The tasks.
1. In the passage on forest succession and soil nutrients, for how many years has the Dinghushan forest existed?
2. In the passage on forest succession and soil nutrients, switch "harvesting" to "logging" and write out the stretch from "Understanding the relationship" through "different successional stages.".
3. Pick up the passage on forest succession and soil nutrients after its final sentence and extend it.

Provided text.
--- begin ---

Understanding the relationship between plant community succession stages and soil nutrient dynamics is crucial for predicting the future of forests in light of climate change, for the sustainable management as well as for rehabilitation of soils [12]. Furthermore, soil is usually affected by management practices such as cultivation, harvesting and burning, so understanding soil biogeochemistry is essential to the stewardship of ecosystem services provided by soils. Hence, research of vegetation features and soil environment has become a popular field in ecological research, and has mainly focused on the changes in soil properties [2-4], assessment of soil fertility [13-15], and the determination of the relationship between soil nutrients and vegetation distribution [16,17] during different successional stages.

Dinghushan Natural Forest Reserve in Guangdong Province, China, is a preserved natural monsoon evergreen broadleaved forest in the subtropical zone. This forest has a history of more than 400 years with different forest communities at varying succession stages [18,19], although disturbances do exist. Long term studies show the monsoon evergreen forest in southeast China is playing an important role as a carbon sink [12,19], suggesting that old forests can also accumulate carbon in soils despite a late stage of succession. Other important questions raised by the long term study include the fate of other nutrients like N, P, and soil organic matter (SOM) along the successional process and whether these nutrients have the same trend as carbon. Current studies have shown that there are changes in available soil nutrients during the process of forest succession [12,20]. Despite these studies on nutrient dynamics in different types of forest, there is still insufficient research to reasonably predict the effects of forest succession on soil nutrients.

--- end ---

Given information.
--- begin ---

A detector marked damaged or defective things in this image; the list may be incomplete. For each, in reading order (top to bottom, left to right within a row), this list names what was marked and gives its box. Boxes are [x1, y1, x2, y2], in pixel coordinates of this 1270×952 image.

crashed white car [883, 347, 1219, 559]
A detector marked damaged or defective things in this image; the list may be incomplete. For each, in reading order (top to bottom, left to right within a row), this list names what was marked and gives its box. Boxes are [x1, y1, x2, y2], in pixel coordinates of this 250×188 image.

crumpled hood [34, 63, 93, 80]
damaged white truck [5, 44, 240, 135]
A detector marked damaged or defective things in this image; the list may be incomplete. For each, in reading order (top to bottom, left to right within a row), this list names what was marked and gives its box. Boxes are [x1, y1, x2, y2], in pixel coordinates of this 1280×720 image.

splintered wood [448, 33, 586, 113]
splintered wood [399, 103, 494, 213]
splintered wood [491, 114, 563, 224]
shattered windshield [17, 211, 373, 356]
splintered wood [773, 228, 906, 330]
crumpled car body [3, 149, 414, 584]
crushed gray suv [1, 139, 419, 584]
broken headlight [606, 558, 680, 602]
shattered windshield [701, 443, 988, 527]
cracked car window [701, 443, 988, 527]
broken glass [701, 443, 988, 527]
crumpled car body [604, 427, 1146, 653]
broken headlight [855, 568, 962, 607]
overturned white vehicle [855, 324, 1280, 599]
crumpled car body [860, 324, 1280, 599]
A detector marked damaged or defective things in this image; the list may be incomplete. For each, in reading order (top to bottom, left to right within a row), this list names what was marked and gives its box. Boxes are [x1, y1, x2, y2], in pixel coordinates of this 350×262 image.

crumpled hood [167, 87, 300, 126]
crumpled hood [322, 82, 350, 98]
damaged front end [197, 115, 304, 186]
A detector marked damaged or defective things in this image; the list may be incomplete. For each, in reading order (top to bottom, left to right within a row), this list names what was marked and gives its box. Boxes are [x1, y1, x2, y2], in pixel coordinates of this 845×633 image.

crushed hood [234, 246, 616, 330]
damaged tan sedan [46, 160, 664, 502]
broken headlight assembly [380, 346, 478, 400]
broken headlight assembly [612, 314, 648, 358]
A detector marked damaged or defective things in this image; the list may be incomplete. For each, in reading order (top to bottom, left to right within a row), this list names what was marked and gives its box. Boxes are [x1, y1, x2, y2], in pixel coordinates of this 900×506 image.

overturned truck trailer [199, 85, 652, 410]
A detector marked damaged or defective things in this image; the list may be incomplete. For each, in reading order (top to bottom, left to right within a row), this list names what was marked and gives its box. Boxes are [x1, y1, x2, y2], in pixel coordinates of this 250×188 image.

--- end ---

Responses.
1. More than 400 years.

2.
Understanding the relationship between plant community succession stages and soil nutrient dynamics is crucial for predicting the future of forests in light of climate change, for the sustainable management as well as for rehabilitation of soils [12]. Furthermore, soil is usually affected by management practices such as cultivation, logging and burning, so understanding soil biogeochemistry is essential to the stewardship of ecosystem services provided by soils. Hence, research of vegetation features and soil environment has become a popular field in ecological research, and has mainly focused on the changes in soil properties [2-4], assessment of soil fertility [13-15], and the determination of the relationship between soil nutrients and vegetation distribution [16,17] during different successional stages.

3.
Our research aims to consider the variation of several soil nutrient elements under forest succession. We therefore hypothesize that most soil nutrients increase during forest succession. Based on soil monitoring data from 1999 to 2009, the objectives of this study were to 1) characterize the fundamental physiochemical properties of forest soils under different succession stages and 2) identify the relationship between these properties and the forest succession stages in the subtropical monsoon forests in Southern China.

Materials and Methods

Ethics statement

The study site is maintained by South China Botanical Garden, Chinese Academy of Sciences. The location is within the Dinghushan Natural Forest Reserve, Guangdong Province, Southern China. All necessary permits were obtained for the described field study. The field study did not involve endangered or protected species. Data will be made available upon request.

Site description

The study was conducted in Dinghushan Natural Forest Reserve (23°09′N, 112°33′E), Guangdong Province, Southern China. The forest covers 1156 ha, with an elevation range from 14 m to 1000 m above sea level. The area is characterized by a typical subtropical monsoon climate with a mean annual air temperature of 21.4°C. The mean annual precipitation is approximately 1956 mm with a bimodal distribution pattern between April-September and October-March. The average relative humidity is about 80%. The three forests, Pinus massoniana forest (PMF), pine and broadleaf mixed forest (PBMF), and monsoon evergreen broadleaf forest (MEBF) represent pioneer, transition and climax (or early, middle and advanced) succession stages, respectively, of the typical monsoon evergreen broadleaved forests in Dinghushan Natural Forest Reserve. The PMF forest, which is approximately 22 ha and was initially planted in 1950s with a single species of P. massoniana, occupies the periphery of the reserve. The PBMF forest, which is approximately 557 ha and has developed from an earlier established P. massoniana forest, is located between the central area and periphery of the reserve. The MEBF forest, approximately 218 ha, is located in the central area of the reserve and has a stand age of over 400 years old. The characteristics of the experimental sites are shown in Table 1.

Forest type	Stand age (year)	Elevation (m)	Slope	Mean air temperature (℃)	Relative humidity (%)	Annual litter fall mass (Mg ha^-1)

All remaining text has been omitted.